Alusio adalah gaya bahasa dengan ungkapan, peribahasa, atau sampiran pantun.
Itulah berarti
aku tungku tanpa api.
Kata “…tungku tanpa api.” menjelaskan bahwa kata tersebut menggunakan bahasa kiasan dalam
gaya bahasa sindiran. Pengarang mengibaratkan dirinya tungku dan seorang yang dicintainya
ialah api. Yang berarti dimana tungku tidak ada atau tanpa api, tungku tersebut tidaklah
berfungsi bahkan tidak ada gunanya. Kesimpulannya bahwa pengarang tidak ada apa-apanya
tanpa seorang yang dicintainya.
Dapat kita tarik bahwa kesimpulannya gaya bahasa sindiran merupakan gaya bahasa berkias
yang tidak akan tampak makna aslinya. Penggunaan gaya bahasa sindiran ditujukan agar
seseorang merasa dan melakukan perubahas atas sindiran dari seseorang. Keistimewaan gaya
bahasa sindiran dapat dilihat melalui penggunaan kata berkias di dalamnya.
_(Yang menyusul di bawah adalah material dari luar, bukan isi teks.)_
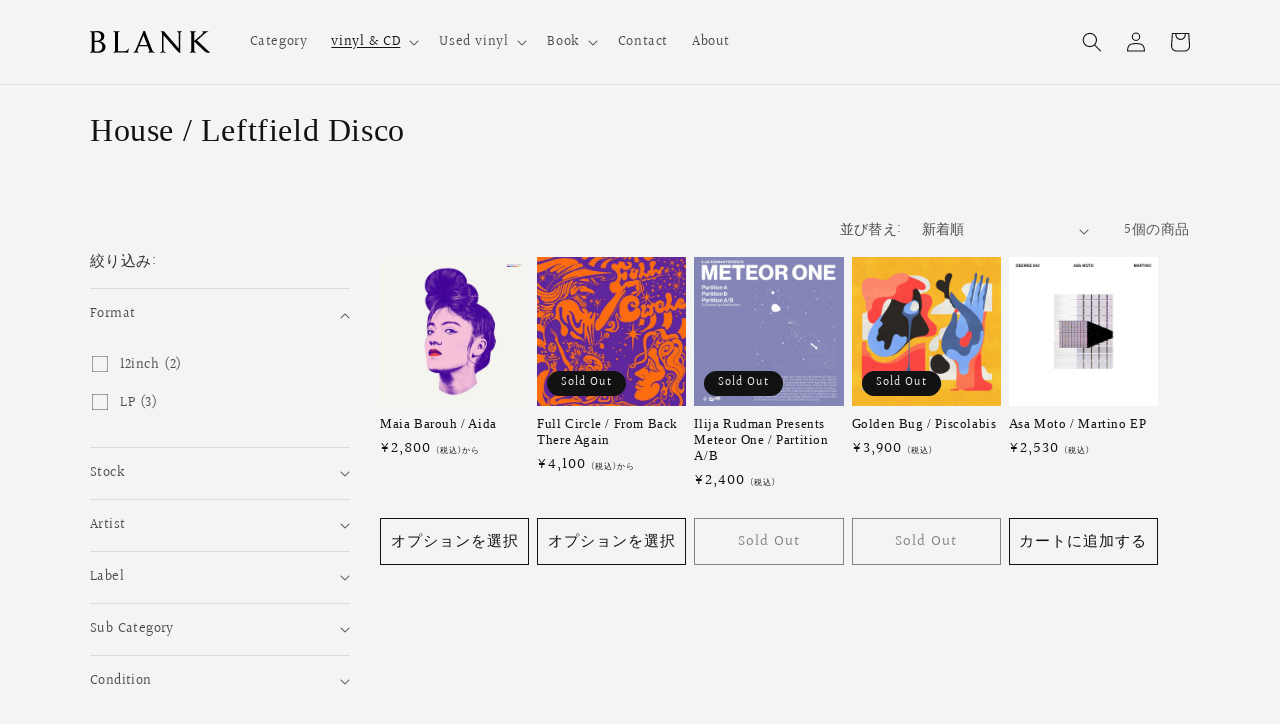

--- FILE ---
content_type: text/css
request_url: https://blank-sapporo.com/cdn/shop/t/2/assets/yatsu.css?v=56817672214408603401683479029
body_size: 14
content:
/** Shopify CDN: Minification failed

Line 90:0 Unexpected "{"
Line 90:1 Expected identifier but found "%"
Line 105:0 Unexpected "{"
Line 105:1 Expected identifier but found "%"

**/
.product__description.rte.quick-add-hidden {
 padding: 0;
}

.product__description.rte.quick-add-hidden iframe {
  margin: 0 0 30px 30px;
}

@media (max-width:750px){
    .product__description.rte.quick-add-hidden {
      padding: 0;
    }
    .product__description.rte.quick-add-hidden iframe {
     margin:  20px auto;
    }
}

.shopify-policy__container {
  max-width: var(--page-width);
  font-size :1.4rem;
}
.shopify-policy__container h1 {
  font-size: 24px;
}

.product__tax {
  display: none;
}
.product__pickup-availabilities.no-js-hidden.quick-add-hidden {
  display: none;
}

.multicolumn-card__info {
  padding-left: 0;
}

.tax-include {
  font-size: 0.8rem;
}

.product__title h1 {
  font-size: 24px;
}

.link.link--text.list-menu__item.list-menu__item--link {
  font-size:12px;
}

.main-page-title.page-title.h0 {
  font-size: 32px;
}

.collection-hero__title {
  font-size: 32px;
}
.title.title--primary {
  font-size: 32px;
}
.collection-list-wrapper.page-width.isolate.section-template--17620446773559__af62066f-78b5-4774-acd7-f744219252ed-padding {
  padding-top: 25px;
}

.rich-text__heading.rte.h1 {
  font-size: 32px;
}
.collection-list-title.h1 {
  font-size: 32px;
}

.multicolumn.color-background-1.gradient.background-none h2 {
  font-size: 24px;
}
@media (max-width:750px) {
  .multicolumn.color-background-1.gradient.background-none h2 {
    font-size: 20px;
  }
  .shopify-section h3 {
    margin-bottom: 15px;
  }
}

{% comment %} 
↓component-card.css の変更前の値

.card__information {
  grid-row-start: 2;
  padding: 1.3rem 1rem;
}

@media screen and (min-width: 750px) {
  .card__information {
    padding-bottom: 1.7rem;
    padding-top: 1.7rem;
  }
}

{% endcomment %}


.banner__box.content-container.content-container--full-width-mobile.color-background-1.gradient {
  padding: 0;
}

#Slider-template--17620446740791__4b9ae6c1-0038-4a61-bf0a-1e2f5c3a7091 p {
  font-size: 14px;
}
Berdasarkan uraian dalam pembahasan, simpulan yang dapat diambil dalam penelitian puisi
Kangen karya WS Rendra adalah sebagai berikut: Pertama, jenis gaya bahasa sindiran yang
ditemukan meliputi: ironi, sarkasme, alusio, dan hiperbola.
Penggunaan bahasa sindiran yang ditemukan dalam puisi Kangen karya WS Rendra ini dapat
dimaknai sebagai suatu ungkapan rasa rindu dari pengarang untuk seseorang yang dicintainya.